1. Output File Format Checker
-----------------------------

This is an official output file format checker for SemEval-2010 Task 8.

Use:
   semeval2010_task8_format_checker.pl <PROPOSED_ANSWERS>

Examples:
   semeval2010_task8_format_checker.pl proposed_answer1.txt
   semeval2010_task8_format_checker.pl proposed_answer2.txt
   semeval2010_task8_format_checker.pl proposed_answer3.txt
   semeval2010_task8_format_checker.pl proposed_answer4.txt
   semeval2010_task8_format_checker.pl proposed_answer5.txt

  In the examples above, the first three files are OK, while the last one contains four errors.
  And answer_key2.txt contains the true labels for the *training* dataset.

Description:
   The scorer takes as input a proposed classification file,
   which should contain one prediction per line in the format
   "<SENT_ID>	<RELATION>"
   with a TAB as a separator, e.g.,
         1	Component-Whole(e2,e1)
         2	Other
         3	Instrument-Agency(e2,e1)
             ...
   The file does not have to be sorted in any way.
   Repetitions of IDs are not allowed.

   In case of problems, the checker outputs the problemtic line and its number.
   Finally, the total number of problems found is reported
   or a message is output saying that the file format is OK.
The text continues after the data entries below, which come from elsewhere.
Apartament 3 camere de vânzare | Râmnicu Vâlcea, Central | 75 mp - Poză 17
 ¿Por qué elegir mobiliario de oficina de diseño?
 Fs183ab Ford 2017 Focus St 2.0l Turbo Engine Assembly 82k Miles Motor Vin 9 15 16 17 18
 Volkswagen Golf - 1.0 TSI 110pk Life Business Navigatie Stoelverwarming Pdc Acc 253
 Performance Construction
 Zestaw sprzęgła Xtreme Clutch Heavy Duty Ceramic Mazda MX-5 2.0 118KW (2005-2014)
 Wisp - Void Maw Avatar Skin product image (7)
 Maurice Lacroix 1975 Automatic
   Participants are expected to check their output using this checker before submission.

Last modified: March 10, 2010


2. Scorer
---------

This is the official scorer for SemEval-2010 Task #8.

Last modified: March 22, 2010

Current version: 1.2

Revision history:
  - Version 1.2 (fixed a bug in the precision for the scoring of (iii))
  - Version 1.1 (fixed a bug in the calculation of accuracy)

Use:
   semeval2010_task8_scorer-v1.1.pl <PROPOSED_ANSWERS> <ANSWER_KEY>

Examples:
   semeval2010_task8_scorer-v1.2.pl proposed_answer1.txt answer_key1.txt > result_scores1.txt
   semeval2010_task8_scorer-v1.2.pl proposed_answer2.txt answer_key2.txt > result_scores2.txt
   semeval2010_task8_scorer-v1.2.pl proposed_answer3.txt answer_key3.txt > result_scores3.txt
   semeval2010_task8_scorer-v1.2.pl proposed_answer5.txt answer_key5.txt > result_scores5.txt

Description:
   The scorer takes as input a proposed classification file and an answer key file.
   Both files should contain one prediction per line in the format "<SENT_ID>	<RELATION>"
   with a TAB as a separator, e.g.,
         1	Component-Whole(e2,e1)
         2	Other
         3	Instrument-Agency(e2,e1)
             ...
   The files do not have to be sorted in any way and the first file can have predictions
   for a subset of the IDs in the second file only, e.g., because hard examples have been skipped.
   Repetitions of IDs are not allowed in either of the files.

   The scorer calculates and outputs the following statistics:
      (1) confusion matrix, which shows
         - the sums for each row/column: -SUM-
         - the number of skipped examples: skip
         - the number of examples with correct relation, but wrong directionality: xDIRx
         - the number of examples in the answer key file: ACTUAL ( = -SUM- + skip + xDIRx )
      (2) accuracy and coverage
      (3) precision (P), recall (R), and F1-score for each relation
      (4) micro-averaged P, R, F1, where the calculations ignore the Other category.
      (5) macro-averaged P, R, F1, where the calculations ignore the Other category.

   Note that in scores (4) and (5), skipped examples are equivalent to those classified as Other.
   So are examples classified as relations that do not exist in the key file (which is probably not optimal).

   The scoring is done three times:
     (i)   as a (2*9+1)-way classification
     (ii)  as a (9+1)-way classification, with directionality ignored
     (iii) as a (9+1)-way classification, with directionality taken into account.
   
   The official score is the macro-averaged F1-score for (iii).